Wednesday, June 06, 2007

Castro talks about past, not Cuba's future in TV interview

Posted on Wed, Jun. 06, 2007

CUBA
Castro talks about past, not Cuba's future in TV interview
Fidel Castro looked more robust in a TV interview but spoke slowly and
warned of looming health dangers.
BY NANCY SAN MARTIN
nsanmartin@MiamiHerald.com

Fidel Castro reminisced about old times in Vietnam but offered no
comment on his own country in a televised chat Tuesday -- the first
lengthy look at the Cuban leader 10 months after surgery forced him to
cede power.

Castro, 80, credited a better diet for his improving health and joked
that a 70-year-old Japanese man recently climbed Mt. Everest. But he
then added an ominous note: ``There are dangers that threaten the health
of a human being. . . . I don't want to disappoint.''

His face seemed more filled out than in recent photographs, and he
smiled often but spoke slowly and in short phrases, slurring his words
at times and drawing labored breaths. The interview appeared to have
taken place in the same room as his April meeting with a Chinese
delegation -- a room the Beijing media said was in a hospital.

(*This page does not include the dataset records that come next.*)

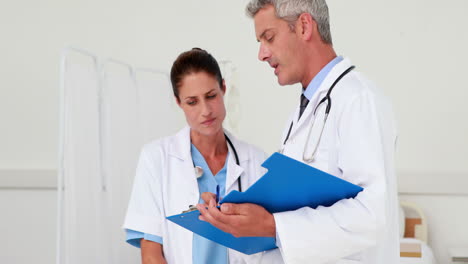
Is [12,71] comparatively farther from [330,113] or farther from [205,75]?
[330,113]

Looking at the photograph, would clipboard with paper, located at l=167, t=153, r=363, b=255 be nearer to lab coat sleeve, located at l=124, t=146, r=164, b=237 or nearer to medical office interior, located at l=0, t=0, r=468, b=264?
lab coat sleeve, located at l=124, t=146, r=164, b=237

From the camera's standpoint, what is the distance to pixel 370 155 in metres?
1.25

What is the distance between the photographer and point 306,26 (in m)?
1.47

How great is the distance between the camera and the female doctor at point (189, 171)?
183 cm

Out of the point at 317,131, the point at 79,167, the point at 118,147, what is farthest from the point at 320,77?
the point at 118,147

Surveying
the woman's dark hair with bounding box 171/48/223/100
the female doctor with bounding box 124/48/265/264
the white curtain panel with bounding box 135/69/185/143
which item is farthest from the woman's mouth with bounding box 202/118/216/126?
the white curtain panel with bounding box 135/69/185/143

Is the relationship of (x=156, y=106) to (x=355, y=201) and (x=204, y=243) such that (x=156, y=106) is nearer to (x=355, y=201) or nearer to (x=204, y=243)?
(x=204, y=243)

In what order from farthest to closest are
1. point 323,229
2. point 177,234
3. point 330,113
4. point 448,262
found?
point 448,262 → point 177,234 → point 330,113 → point 323,229

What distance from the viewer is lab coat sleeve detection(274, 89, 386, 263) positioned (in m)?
1.24

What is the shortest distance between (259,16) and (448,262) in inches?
79.9

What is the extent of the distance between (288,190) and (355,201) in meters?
0.14

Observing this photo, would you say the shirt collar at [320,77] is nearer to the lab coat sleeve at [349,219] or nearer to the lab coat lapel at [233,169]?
the lab coat sleeve at [349,219]

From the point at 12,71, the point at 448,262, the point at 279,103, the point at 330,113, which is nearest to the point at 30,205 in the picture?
the point at 12,71

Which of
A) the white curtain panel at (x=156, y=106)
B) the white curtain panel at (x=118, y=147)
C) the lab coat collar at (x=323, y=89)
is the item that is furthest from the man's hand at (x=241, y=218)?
the white curtain panel at (x=156, y=106)
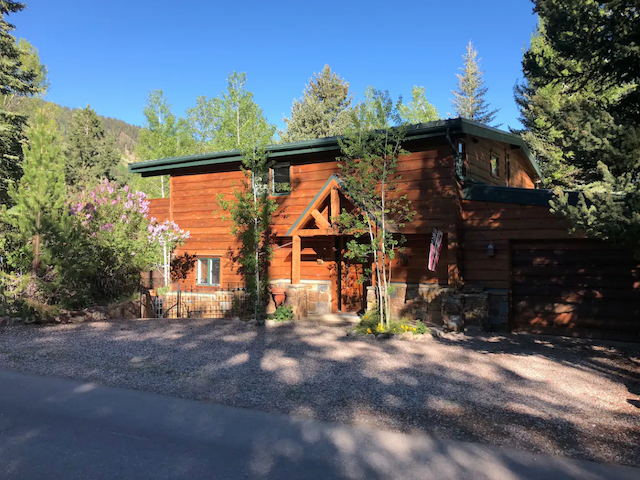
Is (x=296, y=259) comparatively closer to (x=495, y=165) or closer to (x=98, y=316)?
(x=98, y=316)

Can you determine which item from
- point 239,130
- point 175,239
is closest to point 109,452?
point 175,239

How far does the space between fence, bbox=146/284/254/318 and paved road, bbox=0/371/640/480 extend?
28.6ft

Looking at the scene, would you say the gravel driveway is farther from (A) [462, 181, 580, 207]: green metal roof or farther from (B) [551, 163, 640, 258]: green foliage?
(A) [462, 181, 580, 207]: green metal roof

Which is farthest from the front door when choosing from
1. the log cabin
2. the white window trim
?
the white window trim

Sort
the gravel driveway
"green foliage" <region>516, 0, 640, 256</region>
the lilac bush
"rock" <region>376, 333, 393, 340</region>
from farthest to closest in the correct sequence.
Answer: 1. the lilac bush
2. "rock" <region>376, 333, 393, 340</region>
3. "green foliage" <region>516, 0, 640, 256</region>
4. the gravel driveway

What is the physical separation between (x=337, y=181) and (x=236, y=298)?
5.18m

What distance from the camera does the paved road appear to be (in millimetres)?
3557

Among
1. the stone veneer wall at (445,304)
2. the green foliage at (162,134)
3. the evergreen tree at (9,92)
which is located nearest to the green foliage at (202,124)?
the green foliage at (162,134)

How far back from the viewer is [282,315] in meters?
11.3

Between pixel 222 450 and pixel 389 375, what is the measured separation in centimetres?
324

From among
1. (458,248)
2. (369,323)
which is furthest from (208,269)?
(458,248)

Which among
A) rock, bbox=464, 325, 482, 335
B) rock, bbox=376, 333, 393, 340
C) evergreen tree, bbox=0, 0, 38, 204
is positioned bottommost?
rock, bbox=464, 325, 482, 335

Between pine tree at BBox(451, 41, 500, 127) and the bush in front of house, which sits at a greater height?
pine tree at BBox(451, 41, 500, 127)

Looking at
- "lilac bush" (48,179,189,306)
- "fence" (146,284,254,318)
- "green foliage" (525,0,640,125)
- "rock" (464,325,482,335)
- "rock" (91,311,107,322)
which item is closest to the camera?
"green foliage" (525,0,640,125)
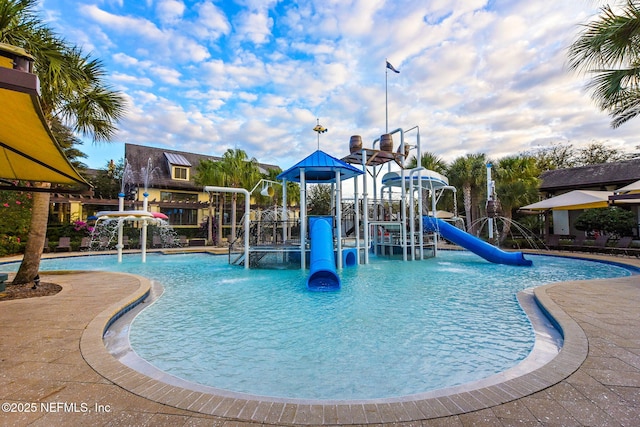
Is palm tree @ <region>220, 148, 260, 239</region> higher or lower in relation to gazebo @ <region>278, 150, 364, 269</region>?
higher

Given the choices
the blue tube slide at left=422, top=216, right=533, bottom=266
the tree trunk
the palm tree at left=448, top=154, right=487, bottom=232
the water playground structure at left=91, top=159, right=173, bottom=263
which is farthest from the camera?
the palm tree at left=448, top=154, right=487, bottom=232

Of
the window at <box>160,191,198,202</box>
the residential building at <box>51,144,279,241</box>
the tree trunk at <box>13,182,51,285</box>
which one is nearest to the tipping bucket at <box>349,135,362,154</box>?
the tree trunk at <box>13,182,51,285</box>

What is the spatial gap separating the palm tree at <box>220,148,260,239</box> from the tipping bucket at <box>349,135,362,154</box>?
1127 cm

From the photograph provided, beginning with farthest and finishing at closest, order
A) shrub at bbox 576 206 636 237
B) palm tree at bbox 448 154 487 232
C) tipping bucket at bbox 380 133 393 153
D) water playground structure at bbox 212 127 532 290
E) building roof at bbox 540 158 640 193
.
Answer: palm tree at bbox 448 154 487 232 < building roof at bbox 540 158 640 193 < shrub at bbox 576 206 636 237 < tipping bucket at bbox 380 133 393 153 < water playground structure at bbox 212 127 532 290

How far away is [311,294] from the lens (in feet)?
25.8

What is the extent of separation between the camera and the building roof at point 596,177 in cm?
2111

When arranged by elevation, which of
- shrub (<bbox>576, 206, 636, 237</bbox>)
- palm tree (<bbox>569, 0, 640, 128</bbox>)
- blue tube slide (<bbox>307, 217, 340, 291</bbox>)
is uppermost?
palm tree (<bbox>569, 0, 640, 128</bbox>)

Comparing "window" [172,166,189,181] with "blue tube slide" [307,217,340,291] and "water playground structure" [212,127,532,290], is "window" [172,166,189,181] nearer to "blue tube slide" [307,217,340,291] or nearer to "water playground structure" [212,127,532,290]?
"water playground structure" [212,127,532,290]

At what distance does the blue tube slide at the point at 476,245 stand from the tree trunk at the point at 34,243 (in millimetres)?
14903

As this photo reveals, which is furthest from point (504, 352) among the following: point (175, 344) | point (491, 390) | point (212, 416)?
point (175, 344)

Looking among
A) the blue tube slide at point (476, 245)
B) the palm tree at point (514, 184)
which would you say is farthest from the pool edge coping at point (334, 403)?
the palm tree at point (514, 184)

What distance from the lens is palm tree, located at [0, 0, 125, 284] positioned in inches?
274

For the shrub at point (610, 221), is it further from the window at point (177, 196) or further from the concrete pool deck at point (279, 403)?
the window at point (177, 196)

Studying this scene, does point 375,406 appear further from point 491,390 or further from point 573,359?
point 573,359
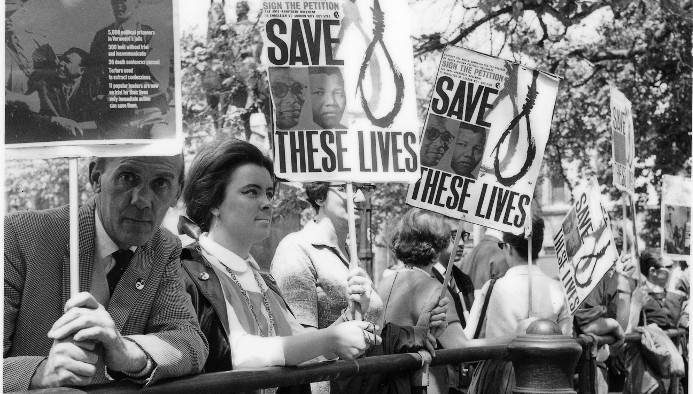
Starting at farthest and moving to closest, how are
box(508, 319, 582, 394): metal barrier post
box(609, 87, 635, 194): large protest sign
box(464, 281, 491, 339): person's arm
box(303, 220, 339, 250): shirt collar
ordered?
box(609, 87, 635, 194): large protest sign, box(464, 281, 491, 339): person's arm, box(303, 220, 339, 250): shirt collar, box(508, 319, 582, 394): metal barrier post

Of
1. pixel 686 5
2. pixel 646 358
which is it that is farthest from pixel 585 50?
pixel 646 358

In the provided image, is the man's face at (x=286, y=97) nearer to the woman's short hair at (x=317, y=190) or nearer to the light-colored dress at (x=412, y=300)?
the woman's short hair at (x=317, y=190)

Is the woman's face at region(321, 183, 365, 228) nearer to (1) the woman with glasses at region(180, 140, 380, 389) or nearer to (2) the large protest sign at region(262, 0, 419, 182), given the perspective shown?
(2) the large protest sign at region(262, 0, 419, 182)

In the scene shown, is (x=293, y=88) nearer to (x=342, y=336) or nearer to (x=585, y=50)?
(x=342, y=336)

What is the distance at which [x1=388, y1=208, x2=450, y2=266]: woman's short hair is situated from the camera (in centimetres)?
578

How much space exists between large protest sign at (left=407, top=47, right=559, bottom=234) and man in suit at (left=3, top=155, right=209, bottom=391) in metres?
2.17

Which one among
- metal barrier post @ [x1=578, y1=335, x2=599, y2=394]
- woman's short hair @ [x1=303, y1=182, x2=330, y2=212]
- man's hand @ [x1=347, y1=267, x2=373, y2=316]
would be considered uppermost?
woman's short hair @ [x1=303, y1=182, x2=330, y2=212]

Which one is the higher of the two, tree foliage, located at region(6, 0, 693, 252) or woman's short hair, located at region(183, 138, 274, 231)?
tree foliage, located at region(6, 0, 693, 252)

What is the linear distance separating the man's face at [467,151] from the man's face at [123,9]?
263 centimetres

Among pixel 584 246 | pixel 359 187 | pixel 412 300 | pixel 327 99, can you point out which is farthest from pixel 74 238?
pixel 584 246

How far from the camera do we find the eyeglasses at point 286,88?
436cm

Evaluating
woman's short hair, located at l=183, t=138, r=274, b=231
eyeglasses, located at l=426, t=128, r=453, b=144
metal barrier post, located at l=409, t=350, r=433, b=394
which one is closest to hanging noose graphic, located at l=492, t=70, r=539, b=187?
eyeglasses, located at l=426, t=128, r=453, b=144

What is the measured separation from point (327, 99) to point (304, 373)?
1233 millimetres

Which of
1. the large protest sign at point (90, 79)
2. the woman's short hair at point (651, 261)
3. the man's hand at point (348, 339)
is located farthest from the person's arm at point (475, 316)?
the woman's short hair at point (651, 261)
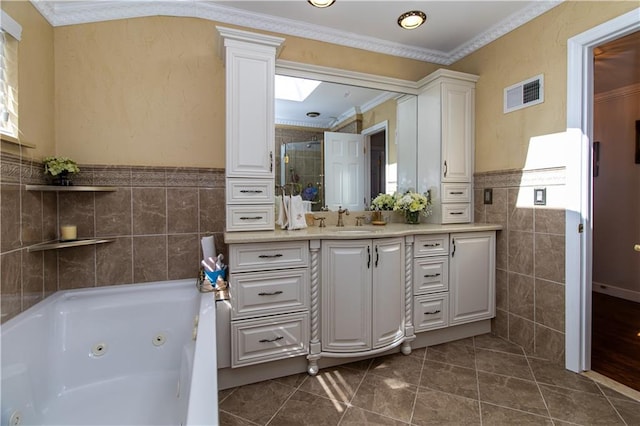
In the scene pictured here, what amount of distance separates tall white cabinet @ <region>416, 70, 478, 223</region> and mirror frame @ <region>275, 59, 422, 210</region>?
0.55ft

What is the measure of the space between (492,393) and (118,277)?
248cm

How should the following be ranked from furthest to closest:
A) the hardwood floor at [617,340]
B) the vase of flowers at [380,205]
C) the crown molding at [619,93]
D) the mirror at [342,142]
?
the crown molding at [619,93]
the vase of flowers at [380,205]
the mirror at [342,142]
the hardwood floor at [617,340]

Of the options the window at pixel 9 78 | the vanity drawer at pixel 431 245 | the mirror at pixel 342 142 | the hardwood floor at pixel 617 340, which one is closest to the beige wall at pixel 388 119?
the mirror at pixel 342 142

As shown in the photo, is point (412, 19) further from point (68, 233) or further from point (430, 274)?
point (68, 233)

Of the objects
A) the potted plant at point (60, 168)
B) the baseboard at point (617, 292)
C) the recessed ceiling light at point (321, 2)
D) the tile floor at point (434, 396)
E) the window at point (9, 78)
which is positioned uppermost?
the recessed ceiling light at point (321, 2)

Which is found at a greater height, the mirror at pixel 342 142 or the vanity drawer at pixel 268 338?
the mirror at pixel 342 142

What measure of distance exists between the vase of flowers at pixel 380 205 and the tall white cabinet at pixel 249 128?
103cm

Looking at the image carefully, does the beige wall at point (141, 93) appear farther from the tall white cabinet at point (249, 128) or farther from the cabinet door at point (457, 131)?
the cabinet door at point (457, 131)

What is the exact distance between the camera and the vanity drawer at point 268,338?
190 centimetres

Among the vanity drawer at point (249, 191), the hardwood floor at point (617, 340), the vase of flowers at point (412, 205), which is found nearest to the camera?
the hardwood floor at point (617, 340)

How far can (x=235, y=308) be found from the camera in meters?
1.90

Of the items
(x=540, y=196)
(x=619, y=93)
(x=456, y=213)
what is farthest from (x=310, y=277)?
(x=619, y=93)

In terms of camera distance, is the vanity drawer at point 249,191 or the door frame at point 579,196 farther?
the vanity drawer at point 249,191

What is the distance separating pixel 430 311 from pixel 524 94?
178 centimetres
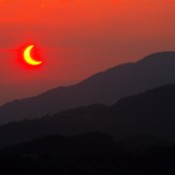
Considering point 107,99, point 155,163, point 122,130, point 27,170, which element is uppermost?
point 107,99

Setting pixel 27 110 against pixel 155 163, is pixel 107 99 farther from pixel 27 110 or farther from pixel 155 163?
pixel 155 163

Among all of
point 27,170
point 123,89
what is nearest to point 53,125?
point 27,170

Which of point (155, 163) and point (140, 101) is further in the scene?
point (140, 101)

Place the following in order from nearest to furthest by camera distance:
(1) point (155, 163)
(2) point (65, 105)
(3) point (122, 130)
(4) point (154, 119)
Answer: (1) point (155, 163), (3) point (122, 130), (4) point (154, 119), (2) point (65, 105)

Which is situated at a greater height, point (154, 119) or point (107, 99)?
point (107, 99)

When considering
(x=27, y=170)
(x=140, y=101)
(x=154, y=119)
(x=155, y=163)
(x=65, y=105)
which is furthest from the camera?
(x=65, y=105)

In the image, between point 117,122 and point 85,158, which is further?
point 117,122

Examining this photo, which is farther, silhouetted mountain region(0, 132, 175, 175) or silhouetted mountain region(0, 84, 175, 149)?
silhouetted mountain region(0, 84, 175, 149)

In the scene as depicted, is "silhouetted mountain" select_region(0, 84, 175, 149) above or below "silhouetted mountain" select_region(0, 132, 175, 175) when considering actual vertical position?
→ above
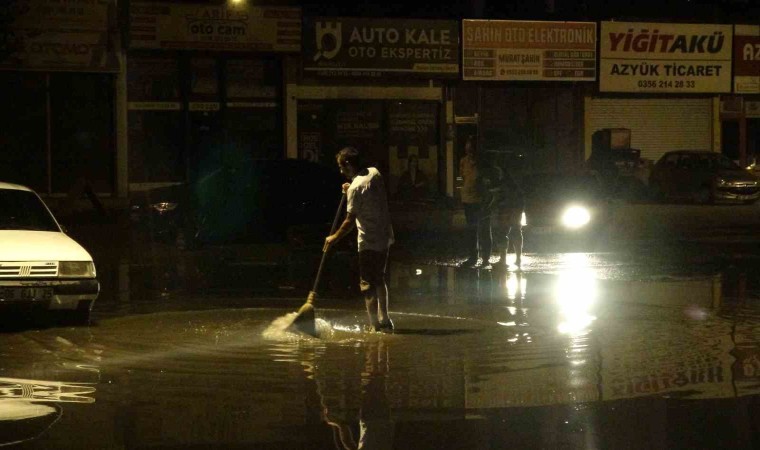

But he provided no hint on whether he planned to return to power and
made no mention of his brother Raúl, who assumed most of Castro's powers
July 31 after he underwent surgery for what is now widely believed to be
diverticulitis, an intestinal condition that can lead to fatal bleeding.

''This confirms for me that the succession has taken place,'' said Andy
Gómez, a senior fellow at University of Miami's Institute for Cuban and
Cuban-American Studies. ``This is all part of a strategic plan by the
new leadership to show the Cuban people and the international community
that Castro is no longer capable of running the country.

''It shows that he is not involved in the day-to-day activities and
hasn't been for a while,'' Gómez said. ``He's living in the past, rather
than preparing for the future.''

Castro spent most of the 50-minute ''conversation'' with Randy Alonso,
host of the nightly news program Round Table, recounting his weekend
visit by Vietnamese Communist Party chief Nong Duc Manh. He became
animated as he recalled a visit to Vietnam when it was at war with the
United States.

He spent about 40 minutes describing the destruction caused by the war
and slowly rattling off a string of facts about modern-day Vietnam that
ranged from its rice and coffee harvest figures to the number of its
modern toilets.

He remained seated throughout the interview, wearing an Adidas track
suit in Cuba's red, white and blue colors and black sneakers. The
cameras showed close-ups of his head, hands and feet, but no full-body
views.

After Alonso commented that Castro did not appear to have difficulty
reading from a copy of Granma newspaper, Castro joked that his eyesight
was indeed improving. ``I used to wear glasses. I had myopia. But myopia
goes away with the passing of years. And the first time [a doctor] told
me my myopia was going away, I asked him: Does that mean I'm growing
younger?''

And while there has never been any official and detailed version of his
illness, Castro claimed the public knows enough. ''They say [my health]
is a state secret; what state secret? I said very clearly where things
stood,'' he said.

Translator Renato Perez contributed to this report.